Today is “Data Protection Day” (or for friends outside the EU, “Data Privacy Day”).
And before you think - great, that sounds about as exciting as “National Toothache Day” or “International Observe the Moon Night” - let me tell you why I really feel this matters.
In an increasingly digital world, people have never had so much of their personally identifiable information (PII) collected and stored. When it’s stored insecurely the results can be disastrous. Just ask over 500m customers of Chinese tech giant Sina Weibo who had their names, locations - and in many cases mobile phone numbers - hacked and sold on the dark web; or 50,000 Australians whose driver’s licenses are probably now being used to open fraudulent online bank accounts across a host of financial institutions.
Data storage is one thing, but it also matters immensely what people do with your data: what rights they have to access it, and for what reasons they do so. And that’s where it can really get messy.
In Europe, data protection is an area of particular recent focus - hence the 2018 implementation of the landmark General Data Protection Regulation (GDPR). A really important body of regulation, the GDPR effectively standardises data protection practices across the EU, replacing a patchwork quilt of national level measures that offered citizens inconsistent protections.
“Hurray, more regulation. And more headaches for my company.” Sadly, this is the response that, even in the world of crime-fighting, you hear too often.

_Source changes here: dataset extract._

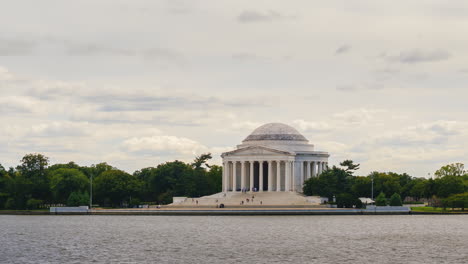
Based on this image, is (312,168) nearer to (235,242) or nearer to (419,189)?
(419,189)

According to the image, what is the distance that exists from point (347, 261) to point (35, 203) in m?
102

For many focused on anti-money laundering and counter-terrorism financing (AML/CTF) the attitude can be that this is “more important work”, and that the GDPR is just another fresh obstacle - something you put up with, but only because you have to.
But why should crime-fighting and data protection be seen as some kind of “either/or”?
The legal complexities
Taking off my data protection enthusiast’s hat and pulling out my lawyer’s magnifying glass, if we look at EU legislation, then yes: there can be a tension between a citizen’s “right” to the protection of personal data (Article 8 of the EU Charter), and the “objective of general interest” of AML/CTF legislation (as recognised by the European Court of Justice) to help prioritise the pursuit of criminals. But to conclude that this means the two sets of regulations are incompatible, or worse irreconcilable, is a big mistake.

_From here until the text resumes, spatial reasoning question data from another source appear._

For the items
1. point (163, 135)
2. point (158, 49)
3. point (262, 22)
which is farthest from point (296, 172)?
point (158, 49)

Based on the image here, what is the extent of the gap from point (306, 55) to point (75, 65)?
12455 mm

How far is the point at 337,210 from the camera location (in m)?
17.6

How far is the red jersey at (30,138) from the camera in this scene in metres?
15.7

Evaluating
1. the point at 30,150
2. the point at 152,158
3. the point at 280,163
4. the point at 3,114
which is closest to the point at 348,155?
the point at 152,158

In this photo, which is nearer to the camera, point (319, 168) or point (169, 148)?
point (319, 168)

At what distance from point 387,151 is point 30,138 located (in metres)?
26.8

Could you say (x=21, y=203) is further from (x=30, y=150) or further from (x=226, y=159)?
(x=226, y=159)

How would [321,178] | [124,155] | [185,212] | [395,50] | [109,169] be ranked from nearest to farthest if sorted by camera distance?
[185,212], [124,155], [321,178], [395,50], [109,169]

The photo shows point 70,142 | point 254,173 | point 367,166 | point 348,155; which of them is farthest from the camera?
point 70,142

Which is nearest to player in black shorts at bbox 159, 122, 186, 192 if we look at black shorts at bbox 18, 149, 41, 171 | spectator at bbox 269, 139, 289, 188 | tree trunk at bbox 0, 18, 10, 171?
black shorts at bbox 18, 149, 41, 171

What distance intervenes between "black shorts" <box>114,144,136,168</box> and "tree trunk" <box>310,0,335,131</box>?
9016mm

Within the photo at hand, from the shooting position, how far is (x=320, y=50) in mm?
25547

As is so often the case with law, interpretation becomes critical. Put very simply: if you’re looking for roadblocks, you’ll find them. But if you are determined to find a way to successfully achieve both outcomes, you absolutely can.

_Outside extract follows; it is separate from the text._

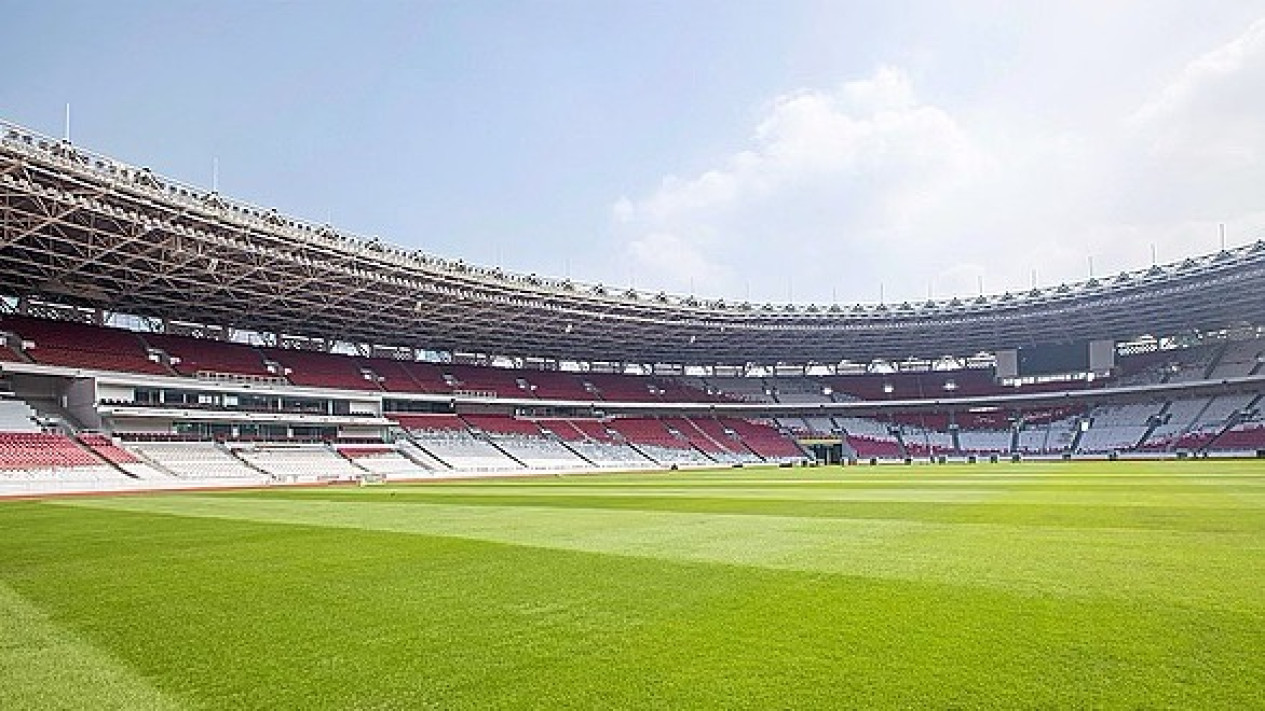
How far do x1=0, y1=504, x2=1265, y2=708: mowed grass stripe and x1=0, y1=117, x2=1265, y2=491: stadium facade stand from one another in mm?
27172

At Salv, we did some loong thinking about this. How to flip a negative into a positive. How to shift from the current paradigm of thinking - data protection as an obstacle in the way of crime-fighting - to something much better. So we started wondering: is there a way in which GDPR regulation can actively help us to more effectively meet our AML/CTF goals?
And the good news is: there is! Without bombarding you with all the law books again - it all hinges on my old friend, Article 52 of the EU Charter, and the concept of “proportionality”. Proportionality gives us the legal basis to reconcile seemingly contradictory legislations - a way to strike a balance between a citizen’s rights to data protection, and a financial institution’s obligations to pursue financial crime.
As anyone working in data protection will tell you, lawyers love to find objections. And treating PII as an inalienable right is a pretty good argument. But by pleading the case of “proportionality”, as long as you can demonstrate that the secure sharing of PII is necessary in the pursuit of criminals (and you work proactively with your customers to encourage informed consent), then Article 52 gives you the sound legal basis to do so.
Using GDPR as a positive tool for crime-fighting
In just two years since the GDPR came into force, major data-collecting companies are feeling its effect. Tech giant, Google has been fined over $200m alone for failing to protect its customers. For breaches such as “insufficient transparency, control and consent over the processing of personal data”; for “tracking cookies without consent”; and for “failure to respect a citizen’s right to be respected”.
This tells us that regulators are serious about enforcing the GDPR, but perhaps some companies have not quite navigated the way to get onboard.
Which is why I’m super excited about our new project, AML Bridge.
The real beauty of the GDPR is in its consistency, across all of Europe. As we at Salv look to build a communications and data-sharing platform that enables banks to better collaborate in the sharing of vital investigative information, instead of navigating a hodge-podge of national legislations, we can anchor one, gold-standard approach as the bedrock of everything we build.
Successfully marrying best-practice data protection with pioneering crime-fighting technology is bold new uncharted territory. And while the devil will still be in the details, I am so proud to be working as part of a team that doesn’t try to put its head in the sand over data protection, but instead proactively uses the GDPR as a way to drive better pan-European crime-fighting collaboration.
I haven’t even got to talking about new privacy-enhancing technologies (PETs), where again at Salv our team is looking into some truly exciting possibilities. But I might have to get one of our engineers to explain all that in a separate blog!
So, whether you work in crime-fighting, as a data protection officer in a financial institute, or like me, are just passionate about protecting PII, from us at Salv to you - I wish you a very happy Data Protection Day!
And next time somebody complains to tell you that data security is either boring, or a massive pain-in-the-neck - I hope you can point them to this humble blog to remind them: this is important; and some really cool thinking and innovation is happening in this space.